If you have trouble make a rEFInd USB stick and boot that
Do you know which bootloader you have? There are two popular ones in use currently, one called systemd boot, the other is called grub. From reading this post only grub seems to be affected. I don't really know which one fedora defaults to at the moment, and it likely depends on what happened during the installation process as well.
If they're using Fedora, then it is highly likely that they are using GRUB as you have to very much go out of your way to utilize systemd-boot on Fedora the last time I checked.
What do you use? Maybe there is a Linux alternative to that so you don't have to bother with a VM.
They require a program called Final Draft. I looked around but couldn't find an alternative
Try running it in Bottles. A lot of programs work there without many issues.
Use Bottles Flatpak
Bottles uses WINE which is way more performant than a VM.
Thank you for the advise! YouTube tutorials, here I come!
Out of curiosity, have you tried Fade In?
Which screenwriting software? Have you tried running it under WINE?
And do you HAVE to use that one in particular? Or can you use something like Trelby, Manuskript, or Scrite?
The school pays for final draft, and I am poor. But someone else just showed me fade in was free and works with Linux, so I'm gonna try that out!
Ah. I did love final draft when my school paid for it.
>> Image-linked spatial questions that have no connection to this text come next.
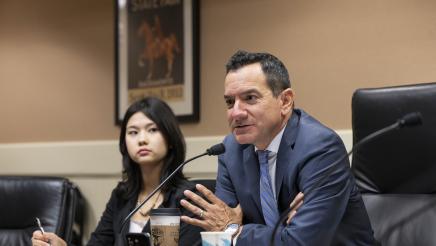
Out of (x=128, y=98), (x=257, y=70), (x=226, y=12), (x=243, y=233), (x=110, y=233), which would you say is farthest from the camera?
(x=128, y=98)

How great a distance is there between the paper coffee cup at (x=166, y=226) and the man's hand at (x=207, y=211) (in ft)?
0.31

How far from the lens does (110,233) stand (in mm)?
2412

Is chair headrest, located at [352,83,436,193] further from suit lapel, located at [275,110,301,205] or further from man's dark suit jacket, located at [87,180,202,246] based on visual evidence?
man's dark suit jacket, located at [87,180,202,246]

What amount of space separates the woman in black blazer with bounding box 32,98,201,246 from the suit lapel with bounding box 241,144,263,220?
18.5 inches

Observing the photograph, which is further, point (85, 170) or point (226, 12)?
point (85, 170)

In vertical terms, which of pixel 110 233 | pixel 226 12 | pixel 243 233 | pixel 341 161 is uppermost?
pixel 226 12

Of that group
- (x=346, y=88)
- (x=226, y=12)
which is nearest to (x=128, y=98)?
(x=226, y=12)

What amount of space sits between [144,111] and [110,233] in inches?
21.0

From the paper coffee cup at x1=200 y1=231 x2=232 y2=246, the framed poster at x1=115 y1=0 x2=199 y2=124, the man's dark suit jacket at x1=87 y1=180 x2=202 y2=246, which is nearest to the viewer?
the paper coffee cup at x1=200 y1=231 x2=232 y2=246

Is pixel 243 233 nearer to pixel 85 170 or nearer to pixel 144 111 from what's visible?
pixel 144 111

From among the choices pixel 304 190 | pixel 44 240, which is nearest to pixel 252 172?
pixel 304 190

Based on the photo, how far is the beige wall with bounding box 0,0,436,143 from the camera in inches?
96.2

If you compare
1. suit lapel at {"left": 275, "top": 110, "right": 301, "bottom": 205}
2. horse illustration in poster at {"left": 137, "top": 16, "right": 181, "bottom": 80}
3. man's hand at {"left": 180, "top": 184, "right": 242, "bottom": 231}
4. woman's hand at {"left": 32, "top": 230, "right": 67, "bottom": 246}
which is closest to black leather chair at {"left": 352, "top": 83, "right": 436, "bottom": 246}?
suit lapel at {"left": 275, "top": 110, "right": 301, "bottom": 205}

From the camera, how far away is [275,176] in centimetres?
179
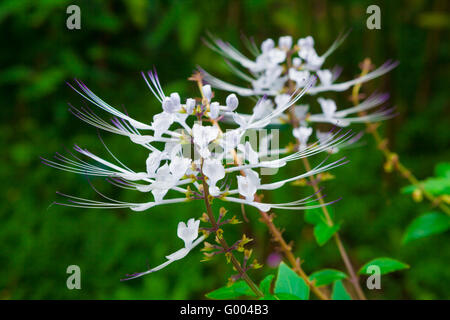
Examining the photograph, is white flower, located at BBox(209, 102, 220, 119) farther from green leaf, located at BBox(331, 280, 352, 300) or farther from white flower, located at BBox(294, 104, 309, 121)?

I've never used fade in, but the three I mentioned are all free, too. I'm not sure what version of final draft you're using, but it doesn't really matter for this, as its support under WINE is pretty lacking. Good luck!!
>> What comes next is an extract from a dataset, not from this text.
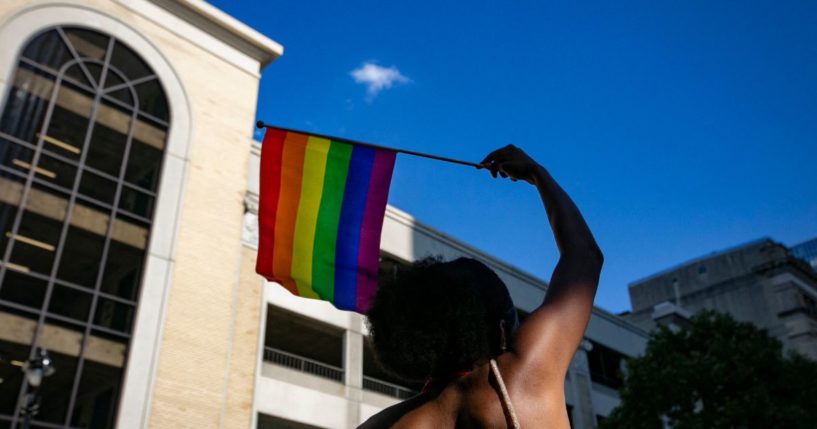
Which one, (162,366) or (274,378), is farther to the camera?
(274,378)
Can you install windows in a VM instead? VirtualBox is easy to set up.
Don't use Virtualbox as native libvirt will be faster and doesn't involve any licensing.
Depends if you care more about performance or ease of use. Based on the fact that OP hadn't considered VM as a solution, I assume they aren't super familiar with hypervisors.
It looks like some GRUB versions are fixed, e.g. possibly in Ubuntu from 22.10. Dunno if Fedora has the fixed version. I'm facing the same with my Mint/Windows dual boot; considering not booting windows till I'm ready to upgrade Mint to 22.
If you do get problems, it also looks like you can get around it by turning off secure boot until things are sorted.
If you're not an experienced Linux meddler I wouldn't recommend changing your bootloader from the default given by your distribution, but I guess if this is widespread most distros will upgrade their bootlodladers soon to deal with it.